** DATA RECORDS follows **

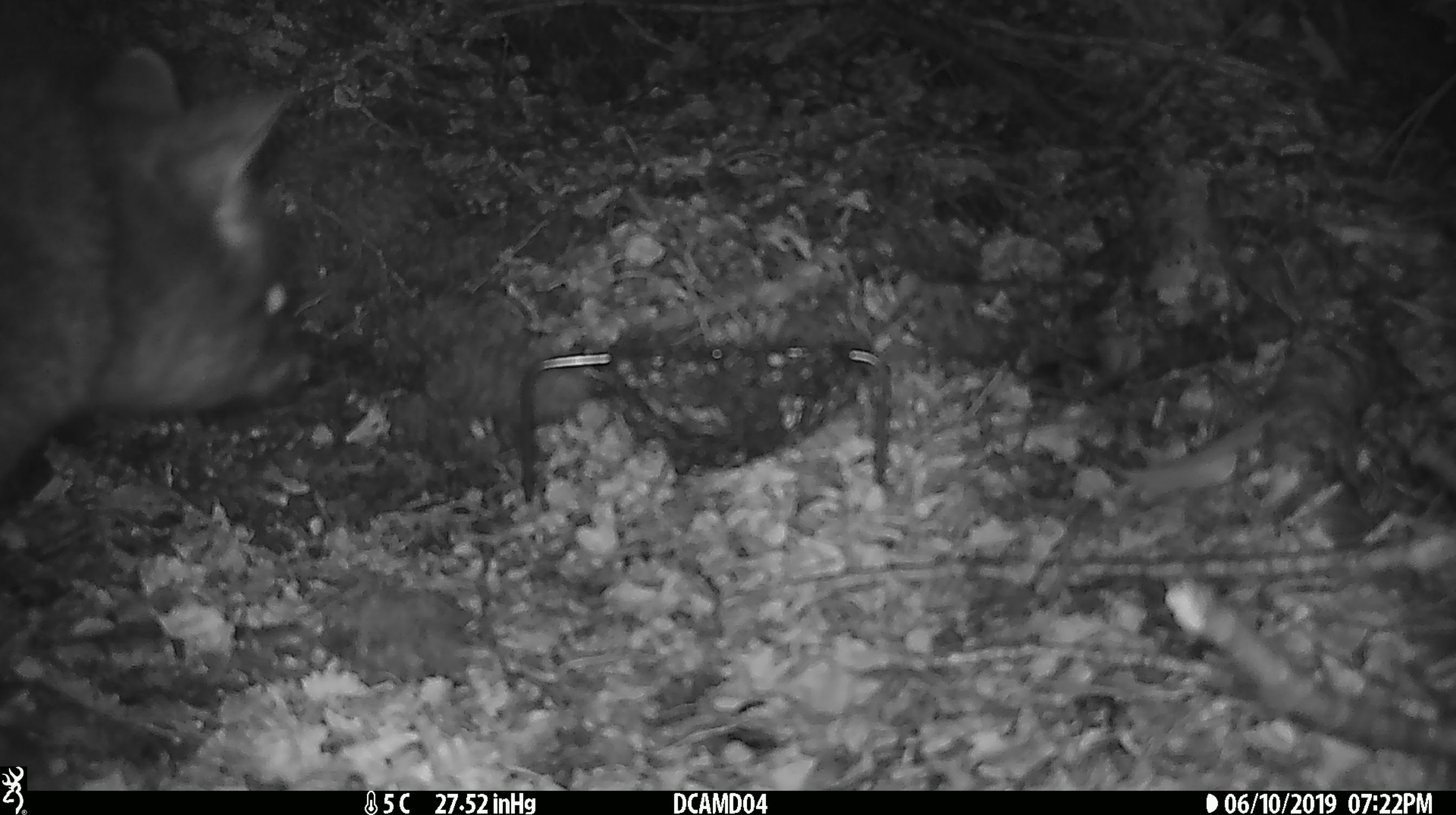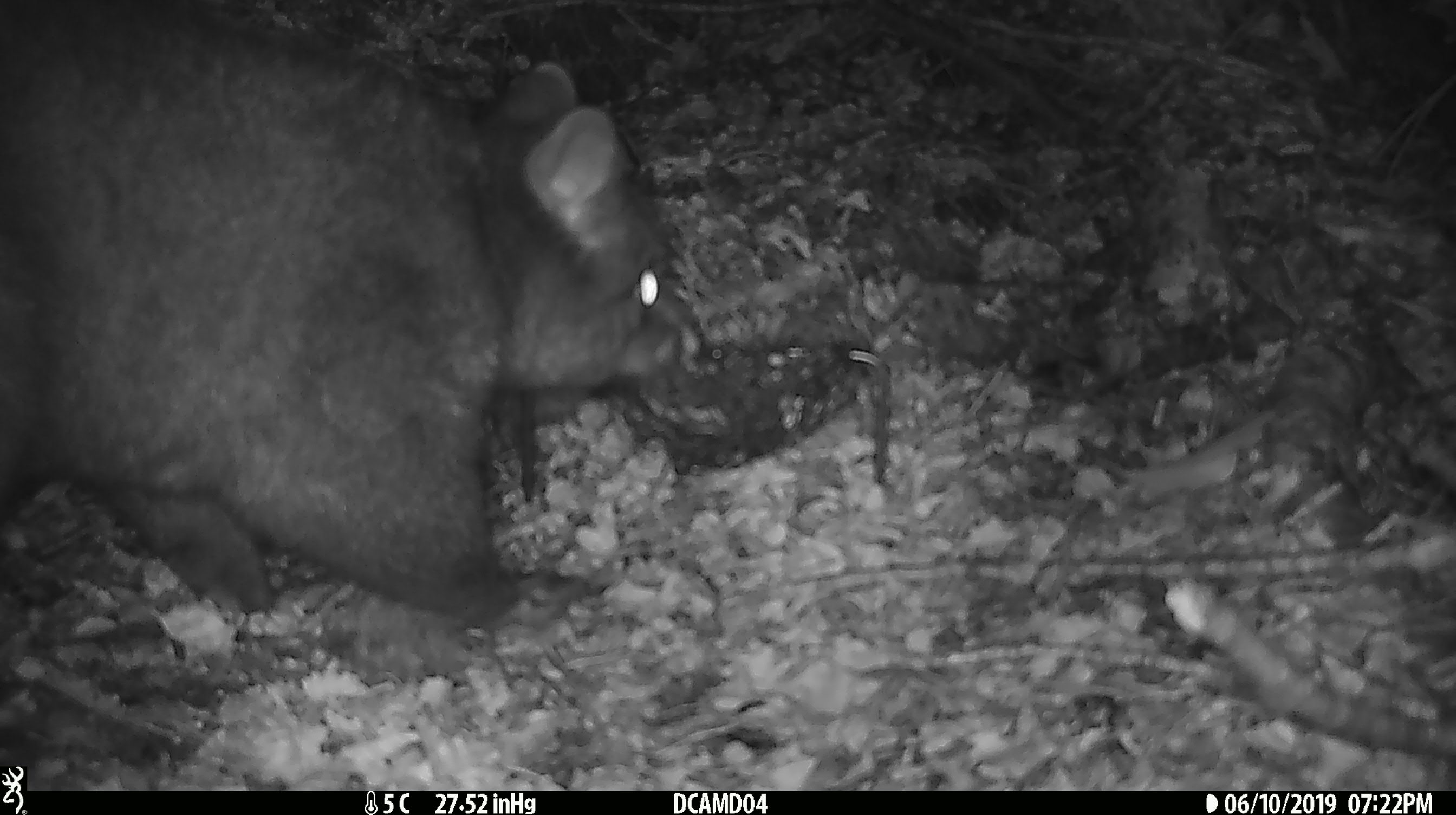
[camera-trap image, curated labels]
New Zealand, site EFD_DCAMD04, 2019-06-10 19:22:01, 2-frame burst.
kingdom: Animalia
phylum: Chordata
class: Mammalia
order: Diprotodontia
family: Phalangeridae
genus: Trichosurus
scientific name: Trichosurus vulpecula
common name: common brushtail possum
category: possum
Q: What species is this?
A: Possum (common brushtail possum) (Trichosurus vulpecula).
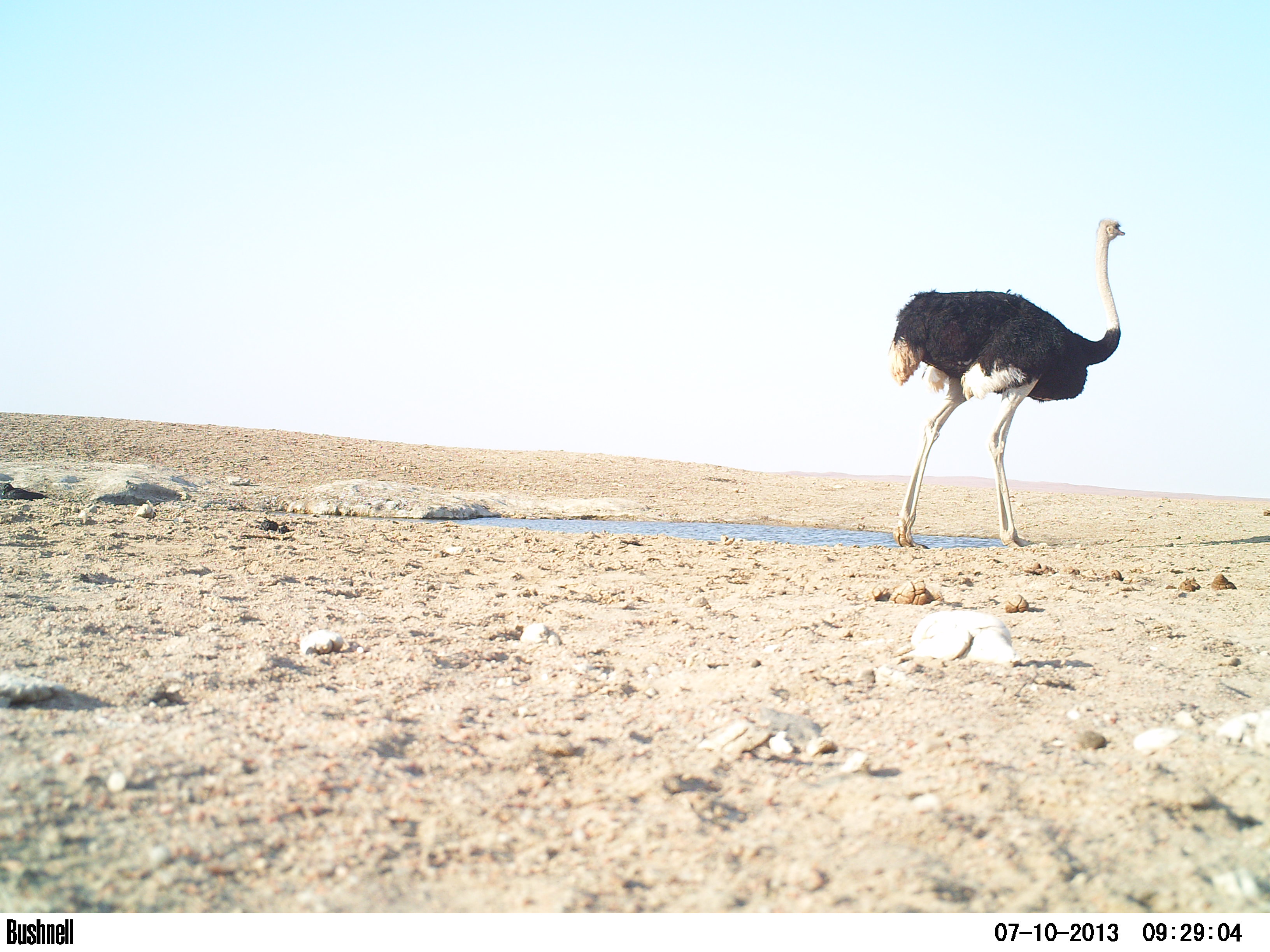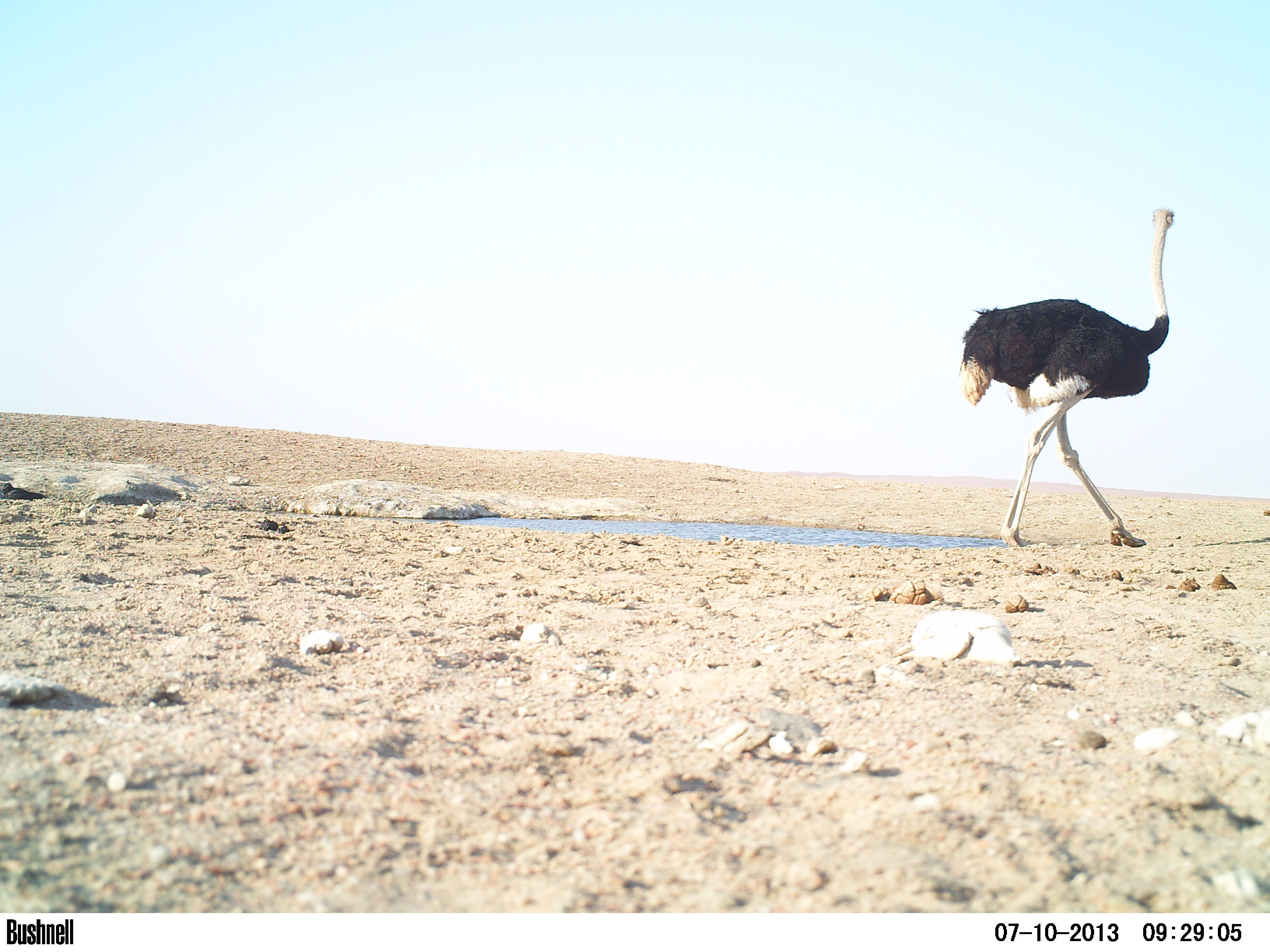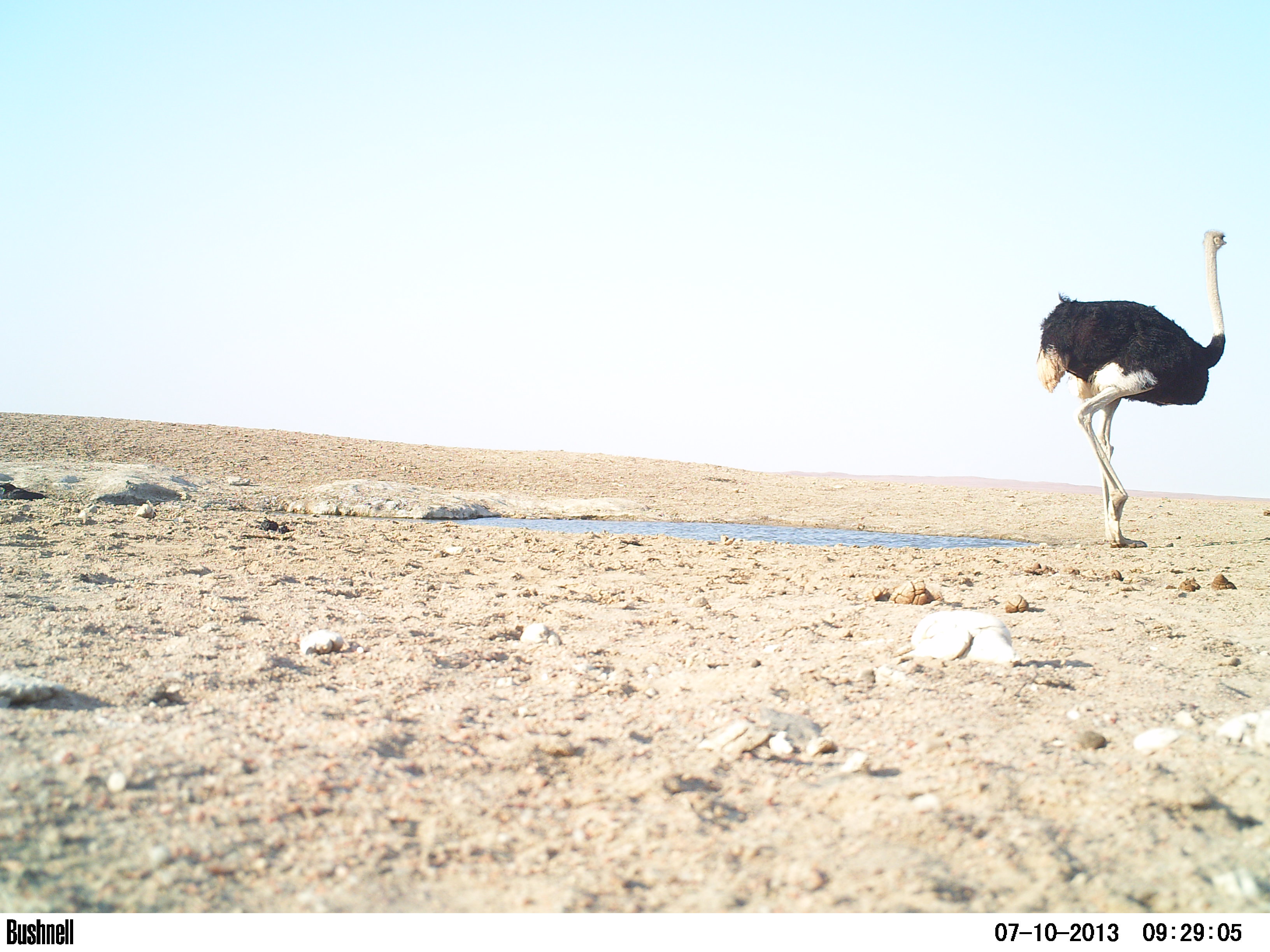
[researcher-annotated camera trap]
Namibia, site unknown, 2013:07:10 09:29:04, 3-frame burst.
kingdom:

** End of DATA RECORDS **

**WHAT IS EXPECTED**
The pictures in the entries above should be left out; all else must be copied exactly.

**RESULT FOR THIS EXERCISE**
[camera-trap image, curated labels]
New Zealand, site EFD_DCAMD04, 2019-06-10 19:22:01, 2-frame burst.
kingdom: Animalia
phylum: Chordata
class: Mammalia
order: Diprotodontia
family: Phalangeridae
genus: Trichosurus
scientific name: Trichosurus vulpecula
common name: common brushtail possum
category: possum
Q: What species is this?
A: Possum (common brushtail possum) (Trichosurus vulpecula).
[researcher-annotated camera trap]
Namibia, site unknown, 2013:07:10 09:29:04, 3-frame burst.
kingdom:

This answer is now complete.